Agathon was a company at a crossroads. COVID-19 and its associated confinement periods, lockdowns and slowed economic activity had a severe impact on the company’s growth trajectory.

To address these issues, the company participated in IMD’s Global Management Foundations (GMF) program. Professors, senior executives in IMD’s EMBA program and the company’s management team were able to identify possible solutions that touched on key areas of the business and mapped a clear way forward, with options for both immediate and long-term action.

Specific challenges in a “niche of a niche” market

Agathon is a leading manufacturer of high-tech grinding machines for indexable inserts used in products from washing machines to airplane engines. It rolled out a growth strategy in 2019 but the COVID-19 pandemic significantly affected operations. With customers experiencing budget cuts and spending reductions, the company, which is active predominantly in Western Europe, the U.S., Japan and China, experienced a painful decline in revenues. 

IMD and Agathon partnered to develop recommendations for addressing the changing demand. The effort engaged Agathon’s CEO, Michael Merkle (IMD MBA 1996), as well as Daniel Felber, Chief Sales Officer, Machines, and Stefan Baumann, General Manager, Division Guiding Elements. On IMD’s side, 29 participants in the GMF program (made up of Executive MBA candidates) worked under the guidance of professors Albrecht Enders and Arnaud Chevallier, both experts in strategy.

Testing assumptions and opening new paths

Over nine days, the GMF approach allowed the teams to understand the complex issues facing Agathon and propose tangible creative and evidence-based solutions. From improving services through customer packages or virtual reality events to increasing sales through adopting new sales models, to leveraging digital marketing to reach new customers, there was an idea for each aspect of Agathon’s operations.

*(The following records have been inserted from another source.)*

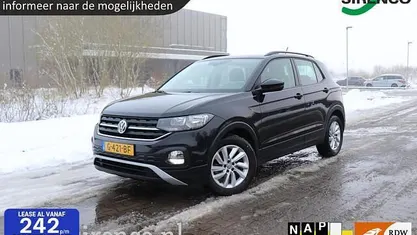 Occasion 2019 VW T-Cross SUV | € 14.940 (Eerlijke prijs)
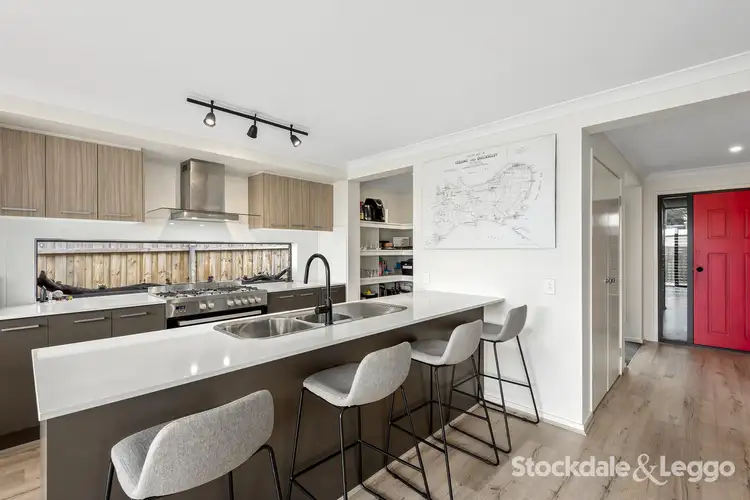 Second view of Homely house listing, 19 Pardolote Crescent, St Leonards VIC 3223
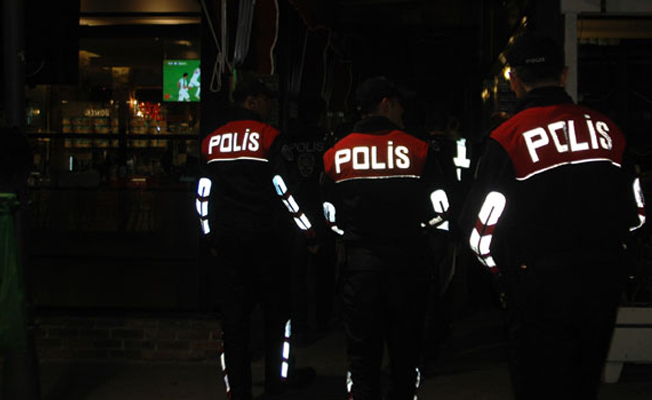 İstanbul’da beş bin polisle operasyon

Equally important was identifying a set of criteria by which the value of these solutions was evaluated, as executives are often too close to their own operations to gain the perspective they need to identify a set of well-rounded criteria. The project teams gathered opinions from Agathon, pressure-tested these internally and with the executives, and offered revised sets of weighted criteria that aligned with Agathon’s priorities. This included speed and ease of implementation, revenue generation, cost and level of risk-reduction.

One of the most promising solutions was for Agathon to focus not just on providing machines, services and parts but in particular on strengthening its customer journey. Striving to be more customer-centric could include intense mapping of every stage of the customer journey and noting what improvements could be made, as well as identifying large revenue opportunities and building competitive advantage.

A further example of this was the suggestion to upgrade Agathon’s website, creating an advanced digital platform to provide for all customer needs and inquiries. Recruitment of new personnel in key locations could also boost customer interaction as well as sales.

The need for fresh thinking

The unique GMF process helped in two major ways: first, executives trained in structured thinking generated a collection of innovative ways forward in a very short time – the likes of which would have been difficult to produce in-house.

“We know our industry; we know our solutions,” said Merkle. “But we were looking for new solutions which we didn’t have on the radar yet.”

Equally important, the recommendations were a helpful sounding board to test and prioritize Agathon’s own ideas. Some of the solutions confirmed the company’s thoughts on how to move forward based on structures it already has in place, while others provided exciting new opportunities to pursue.

As COVID-19 keeps the global economy on tenterhooks, the pragmatic solutions developed during the GMF program are providing Agathon with new pathways to achieve its Strategy 2025 – and the double-digit growth it desires.